How to remove unwanted characters when importing MARC data?
Hi Our library receives MARC data from EKZ (a German cataloging data provider) which includes two unwanted characters: * a beginning "non-sorting character" * an ending "non-sorting character" These characters can't be seen in the OPAC and in the hitlist of the staff client, but they do appear in the framework and also in the top line of the webbrowser. Here is an example of a file containing such characters: http://adminkuhn.ch/download/kuhn0000000 When opening the original .mrc file with vi these characters show as: <98>The<9c> obsession With "od -c" they show as: 302 230 T h e 302 234 o b s e s s i o n Of course these characters could be removed e. g. with sed (but this will result in a wrong character length in MARC LEADER positions 0-4) and also it has to be done separately on the shell outside and before the regular importing process. Or even using software like MarcEdit. Now the question is if there is an EASY way how to delete these unwanted characters within Koha, for example by using the MARC modification templates which is used anyway when loading such data? Best wishes: Michael -- Geschäftsführer · Diplombibliothekar BBS, Informatiker eidg. Fachausweis Admin Kuhn GmbH · Pappelstrasse 20 · 4123 Allschwil · Schweiz T 0041 (0)61 261 55 61 · E mik@adminkuhn.ch · W www.adminkuhn.ch
Hello Michael, I don't think you'll find an easy way within Koha to do that, maybe bulk edit but I don't know, haven't used it.

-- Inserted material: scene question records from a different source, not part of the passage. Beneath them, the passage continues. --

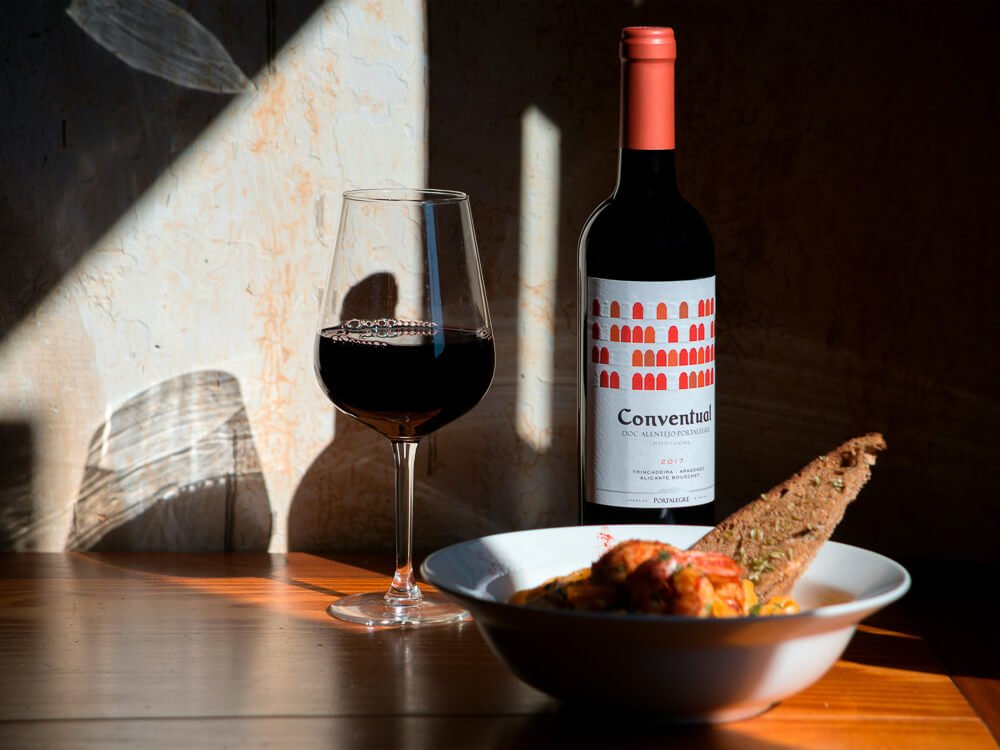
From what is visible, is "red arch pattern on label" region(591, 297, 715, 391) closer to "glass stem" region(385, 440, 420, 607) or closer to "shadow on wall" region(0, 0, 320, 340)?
"glass stem" region(385, 440, 420, 607)

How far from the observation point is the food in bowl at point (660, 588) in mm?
777

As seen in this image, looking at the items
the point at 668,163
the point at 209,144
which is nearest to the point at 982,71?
the point at 668,163

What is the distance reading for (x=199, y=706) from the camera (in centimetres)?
86

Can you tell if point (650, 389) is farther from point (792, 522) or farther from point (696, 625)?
point (696, 625)

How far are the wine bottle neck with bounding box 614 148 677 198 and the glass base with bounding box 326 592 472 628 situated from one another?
0.39 meters

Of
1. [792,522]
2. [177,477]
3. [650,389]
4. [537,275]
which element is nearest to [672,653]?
[792,522]

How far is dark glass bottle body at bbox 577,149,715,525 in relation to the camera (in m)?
1.07

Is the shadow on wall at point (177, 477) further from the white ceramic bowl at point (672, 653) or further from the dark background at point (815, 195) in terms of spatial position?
the white ceramic bowl at point (672, 653)

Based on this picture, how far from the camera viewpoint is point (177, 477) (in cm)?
131

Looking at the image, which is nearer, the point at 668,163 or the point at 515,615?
the point at 515,615

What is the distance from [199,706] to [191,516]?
48cm

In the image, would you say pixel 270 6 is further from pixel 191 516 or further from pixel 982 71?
pixel 982 71

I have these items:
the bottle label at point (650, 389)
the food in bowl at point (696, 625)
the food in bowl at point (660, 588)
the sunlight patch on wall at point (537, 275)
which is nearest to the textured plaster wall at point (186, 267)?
the sunlight patch on wall at point (537, 275)

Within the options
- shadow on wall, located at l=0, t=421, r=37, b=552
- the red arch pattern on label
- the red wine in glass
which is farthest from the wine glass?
shadow on wall, located at l=0, t=421, r=37, b=552
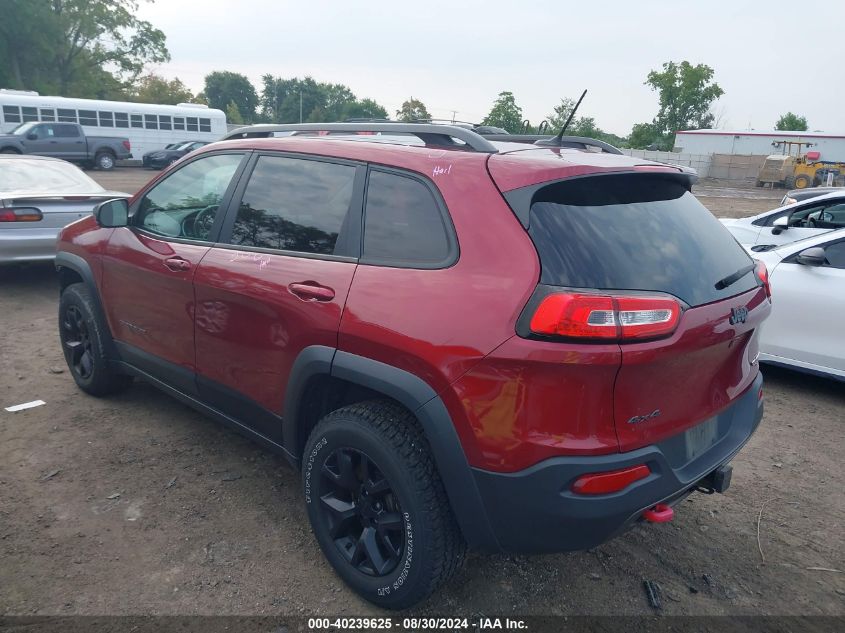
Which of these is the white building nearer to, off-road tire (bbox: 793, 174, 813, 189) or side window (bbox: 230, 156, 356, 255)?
off-road tire (bbox: 793, 174, 813, 189)

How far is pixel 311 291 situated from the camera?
8.81ft

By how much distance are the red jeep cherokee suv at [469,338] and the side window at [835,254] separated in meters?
2.73

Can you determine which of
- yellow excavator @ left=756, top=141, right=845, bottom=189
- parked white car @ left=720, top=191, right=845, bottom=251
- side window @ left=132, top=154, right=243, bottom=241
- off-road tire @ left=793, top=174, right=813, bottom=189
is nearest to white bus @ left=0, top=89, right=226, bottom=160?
side window @ left=132, top=154, right=243, bottom=241

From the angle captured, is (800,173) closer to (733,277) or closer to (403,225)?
(733,277)

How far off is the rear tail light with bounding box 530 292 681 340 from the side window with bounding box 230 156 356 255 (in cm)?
103

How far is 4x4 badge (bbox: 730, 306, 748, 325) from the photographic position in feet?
7.98

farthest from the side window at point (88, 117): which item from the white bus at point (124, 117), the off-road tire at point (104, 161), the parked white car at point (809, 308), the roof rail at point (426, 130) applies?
the parked white car at point (809, 308)

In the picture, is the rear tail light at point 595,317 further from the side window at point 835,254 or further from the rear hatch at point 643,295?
the side window at point 835,254

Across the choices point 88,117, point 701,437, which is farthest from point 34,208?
point 88,117

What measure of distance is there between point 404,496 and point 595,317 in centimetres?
94

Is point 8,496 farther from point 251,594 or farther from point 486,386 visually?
A: point 486,386

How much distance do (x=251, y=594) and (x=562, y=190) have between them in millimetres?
2005

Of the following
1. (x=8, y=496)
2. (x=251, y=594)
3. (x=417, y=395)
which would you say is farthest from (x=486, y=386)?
(x=8, y=496)

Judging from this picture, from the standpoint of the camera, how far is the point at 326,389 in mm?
2811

From our experience - we've had all sorts of unwanted data like the one you're experiencing and worst - MARCXML is the way to go. Assuming the MARC file is well-formed, convert MARC -> MARCXML (see MARC4J <https://github.com/marc4j/marc4j>, there are others) and apply a custom made XSL (take your pick: xmlstarlet <http://xmlstar.sourceforge.net/docs.php>, xmllint <http://xmlsoft.org/xmllint.html>, xsltproc <http://xmlsoft.org/XSLT/xsltproc.html>, whatever) after. Switch fields, remove unwanted characters, field joining, field splitting, whatever, it can be done with XSL. MarcEdit wouldn't respond to all our needs.
Yes, you'll have to learn XSL if you don't know already and yes it will require time to figure it all out but if you're working with Koha for the long run, you'll virtually be equipped with a tool that'll solve all your data problems in the future. Have a good one, Pedro Amorim 2017-06-21 16:55 GMT+00:00 Michael Kuhn <mik@adminkuhn.ch>:
Hi
Our library receives MARC data from EKZ (a German cataloging data provider) which includes two unwanted characters:
* a beginning "non-sorting character" * an ending "non-sorting character"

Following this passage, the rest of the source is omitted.